[[ Records provided, beginning ]]

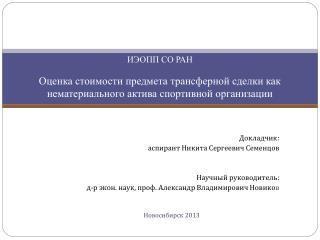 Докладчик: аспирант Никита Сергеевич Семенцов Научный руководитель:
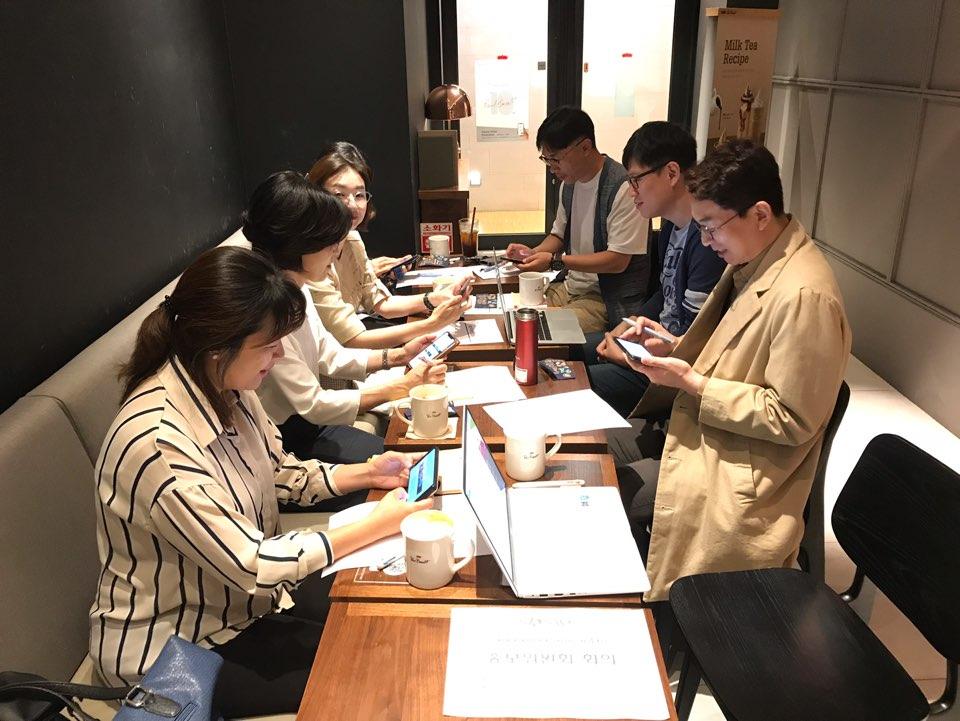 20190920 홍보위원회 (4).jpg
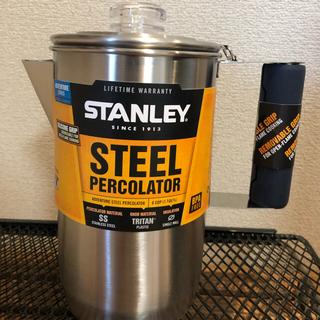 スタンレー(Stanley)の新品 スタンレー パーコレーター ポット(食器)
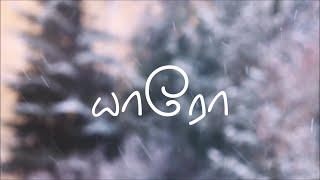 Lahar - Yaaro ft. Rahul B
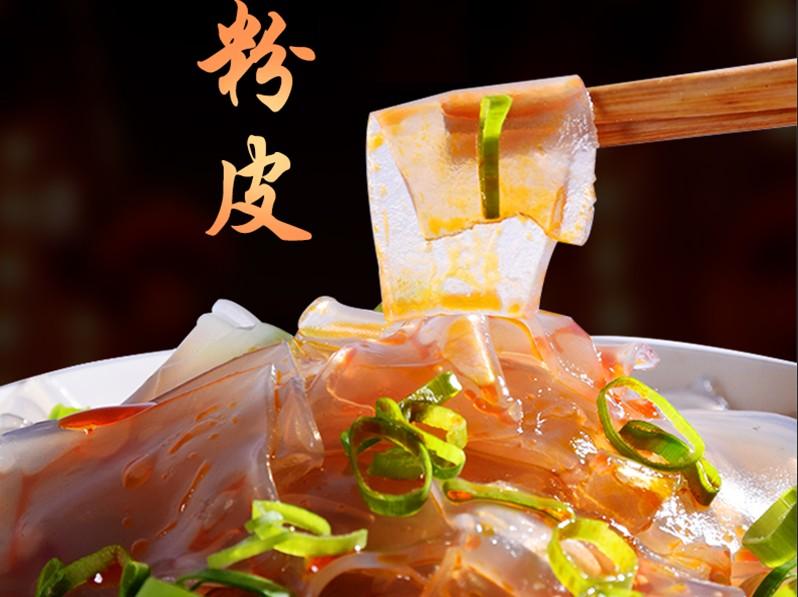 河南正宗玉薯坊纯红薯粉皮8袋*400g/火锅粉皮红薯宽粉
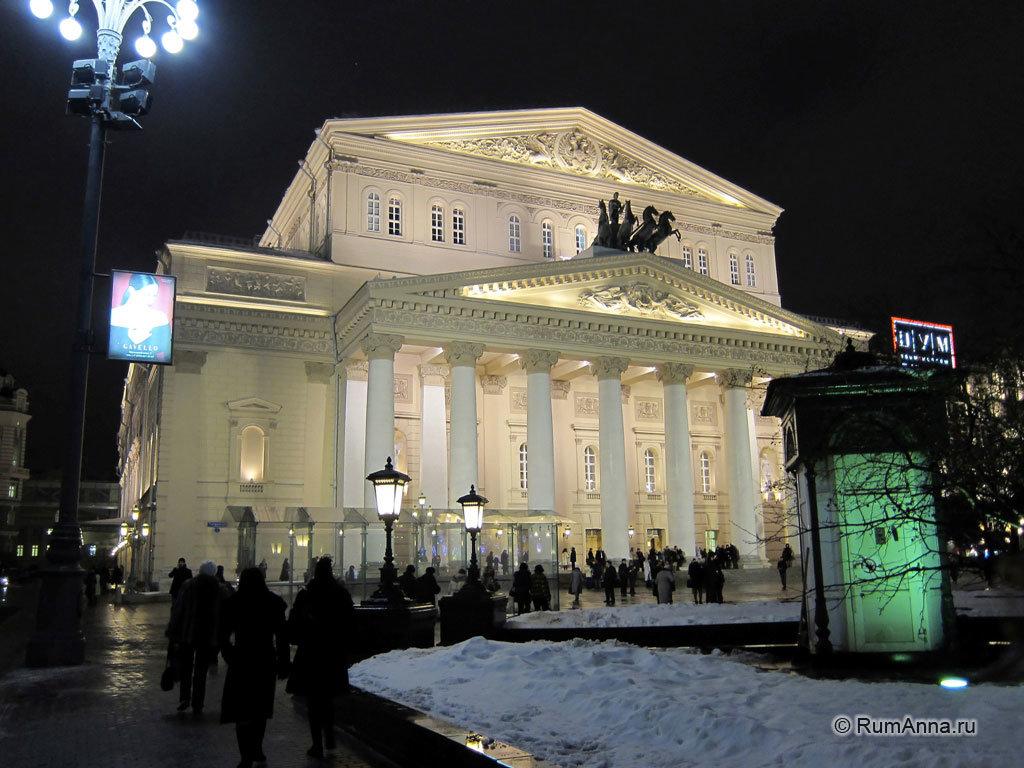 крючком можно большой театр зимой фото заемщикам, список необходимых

[[ Records provided, end ]]
[[ Records provided, beginning ]]

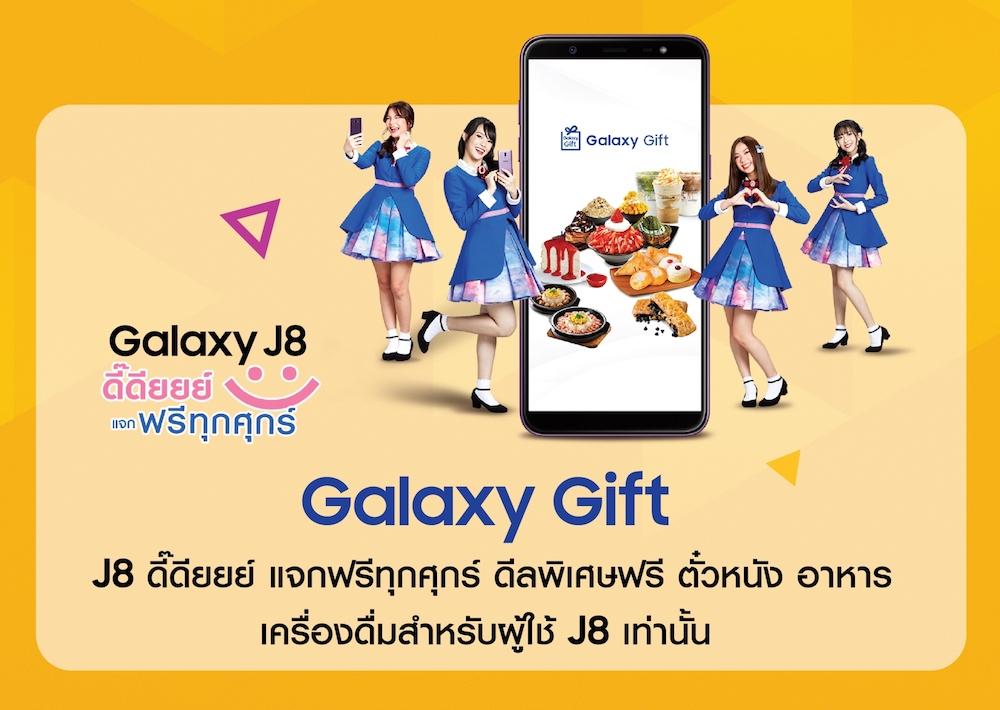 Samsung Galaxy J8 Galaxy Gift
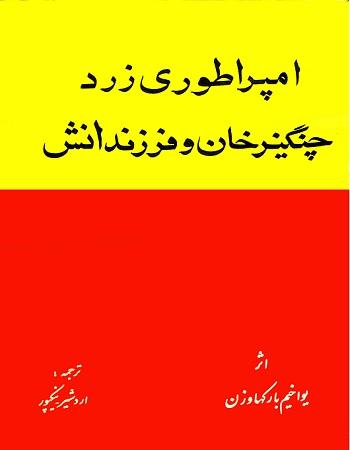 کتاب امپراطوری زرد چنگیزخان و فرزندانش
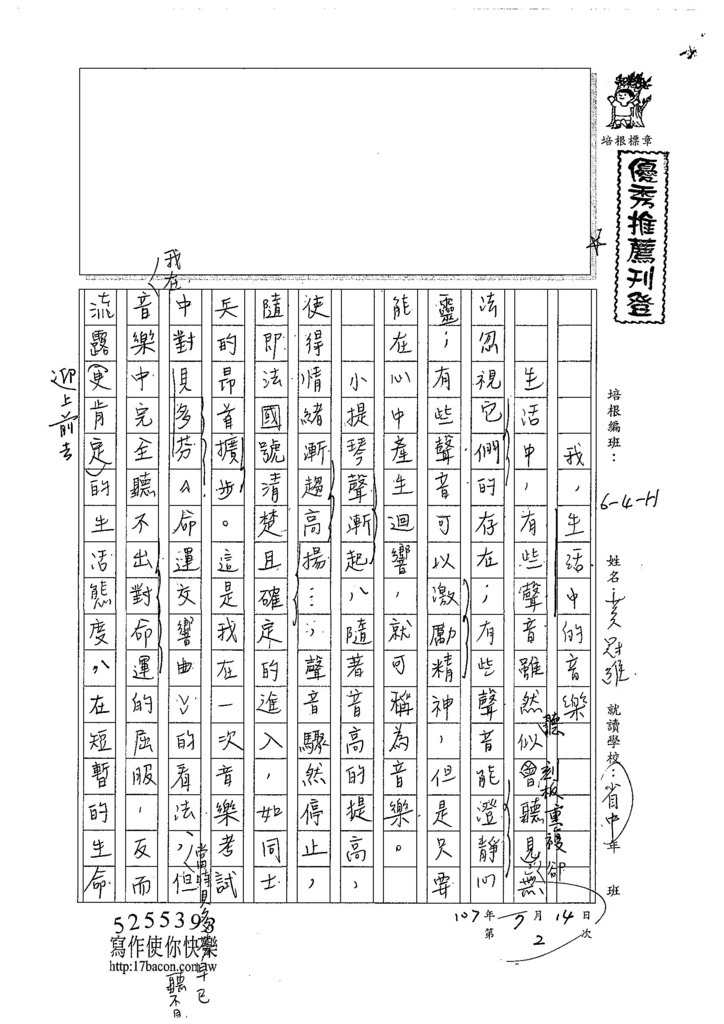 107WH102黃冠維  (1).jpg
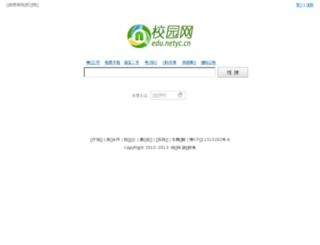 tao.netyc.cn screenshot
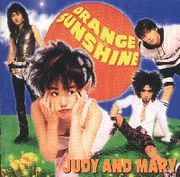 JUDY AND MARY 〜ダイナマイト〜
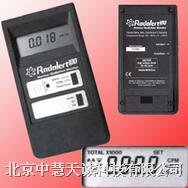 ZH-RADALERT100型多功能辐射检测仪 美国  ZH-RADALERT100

[[ Records provided, end ]]

▸ **What to work on**: Copy the entries above exactly, but only the stretch from the line containing "河南正宗玉薯坊纯红薯粉皮8袋*400g/火锅粉皮红薯宽粉" through the line containing "крючком можно большой". Keep both end lines; drop the pictures.

▸ **Your response**:
 河南正宗玉薯坊纯红薯粉皮8袋*400g/火锅粉皮红薯宽粉
 крючком можно большой театр зимой фото заемщикам, список необходимых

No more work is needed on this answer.